■ **SUPPLIED INFORMATION**
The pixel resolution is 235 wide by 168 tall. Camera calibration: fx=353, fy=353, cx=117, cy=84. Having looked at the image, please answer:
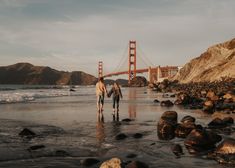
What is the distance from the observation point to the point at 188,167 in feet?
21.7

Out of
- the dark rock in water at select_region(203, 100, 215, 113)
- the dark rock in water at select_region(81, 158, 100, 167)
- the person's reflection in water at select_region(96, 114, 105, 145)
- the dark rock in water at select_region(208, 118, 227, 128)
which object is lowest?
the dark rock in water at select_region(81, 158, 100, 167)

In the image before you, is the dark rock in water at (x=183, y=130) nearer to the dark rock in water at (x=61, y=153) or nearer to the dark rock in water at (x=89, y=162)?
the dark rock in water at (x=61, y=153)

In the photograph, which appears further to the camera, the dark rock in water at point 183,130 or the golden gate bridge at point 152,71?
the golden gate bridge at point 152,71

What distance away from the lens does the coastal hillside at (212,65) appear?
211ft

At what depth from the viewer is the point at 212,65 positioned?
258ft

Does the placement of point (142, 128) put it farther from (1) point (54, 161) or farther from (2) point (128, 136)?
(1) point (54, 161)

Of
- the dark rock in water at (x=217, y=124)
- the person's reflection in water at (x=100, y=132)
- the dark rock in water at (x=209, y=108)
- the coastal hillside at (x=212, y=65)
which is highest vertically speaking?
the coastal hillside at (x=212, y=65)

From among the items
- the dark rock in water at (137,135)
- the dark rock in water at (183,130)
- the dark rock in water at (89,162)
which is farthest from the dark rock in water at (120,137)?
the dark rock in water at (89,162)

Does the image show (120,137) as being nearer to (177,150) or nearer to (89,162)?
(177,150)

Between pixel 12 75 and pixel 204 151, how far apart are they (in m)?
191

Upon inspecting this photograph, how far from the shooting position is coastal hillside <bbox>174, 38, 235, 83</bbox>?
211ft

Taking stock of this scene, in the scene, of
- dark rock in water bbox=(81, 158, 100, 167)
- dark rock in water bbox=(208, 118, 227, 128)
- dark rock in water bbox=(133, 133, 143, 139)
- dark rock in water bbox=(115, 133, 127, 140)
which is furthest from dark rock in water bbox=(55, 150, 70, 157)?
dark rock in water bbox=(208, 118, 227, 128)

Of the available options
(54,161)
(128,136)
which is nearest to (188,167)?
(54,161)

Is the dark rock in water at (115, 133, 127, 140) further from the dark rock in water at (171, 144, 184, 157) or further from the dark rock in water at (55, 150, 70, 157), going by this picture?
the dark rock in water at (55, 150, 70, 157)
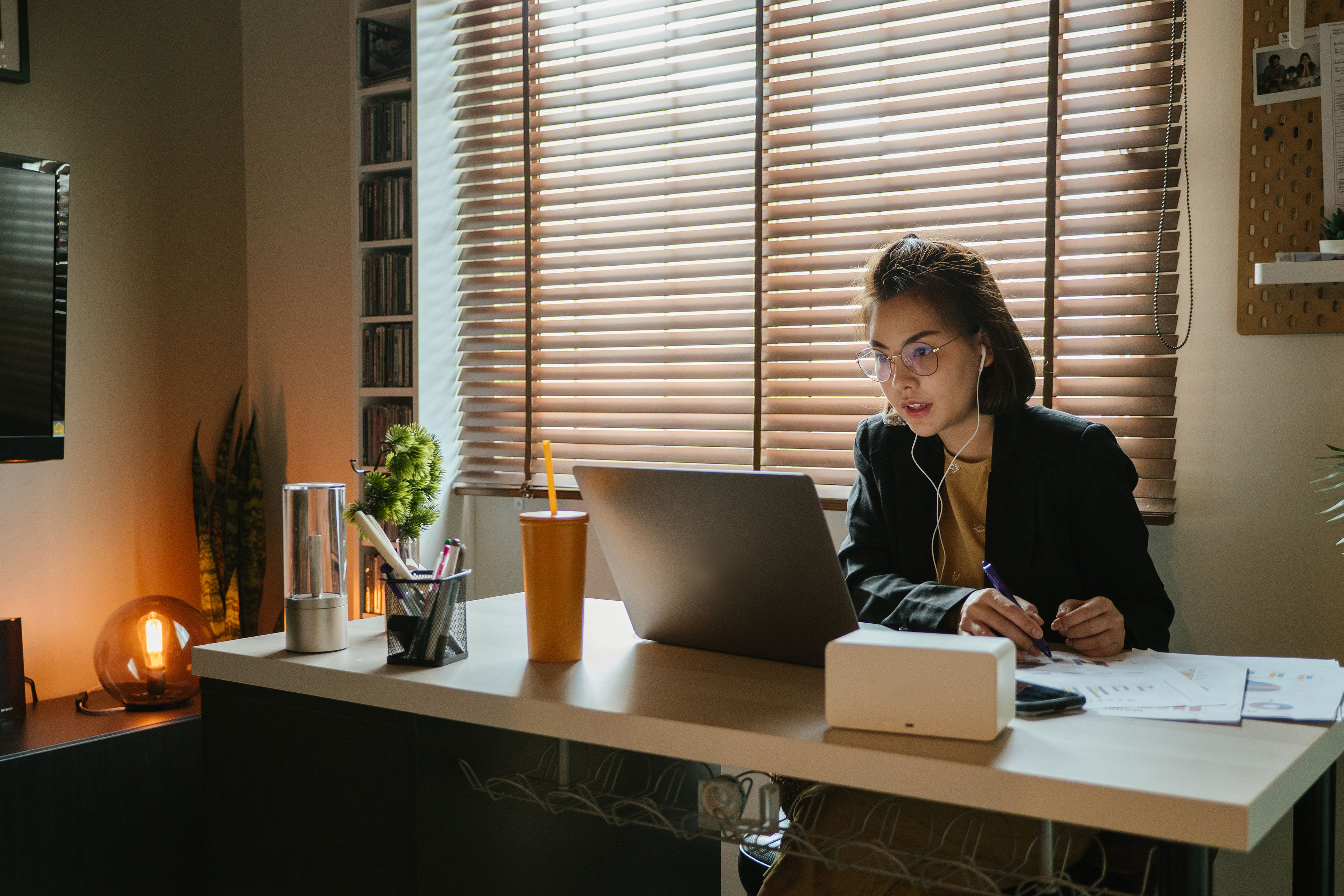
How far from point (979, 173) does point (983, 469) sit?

■ **PROBLEM TO SOLVE**
Starting at the line that contains "Of the available options" and ending at the last line of the records, please format each line as an entry in a numbered list, skipping blank lines and leaving out the pictures.

■ **RESPONSE TO THIS EXERCISE**
1. Of the available options
2. (54,161)
3. (128,136)
4. which is nearest to (188,167)?
5. (54,161)
6. Is the dark rock in water at (115, 133, 127, 140) further from the dark rock in water at (171, 144, 184, 157) or further from the dark rock in water at (55, 150, 70, 157), going by this picture?
7. the dark rock in water at (55, 150, 70, 157)
8. How far from point (979, 173) does point (983, 469) sit?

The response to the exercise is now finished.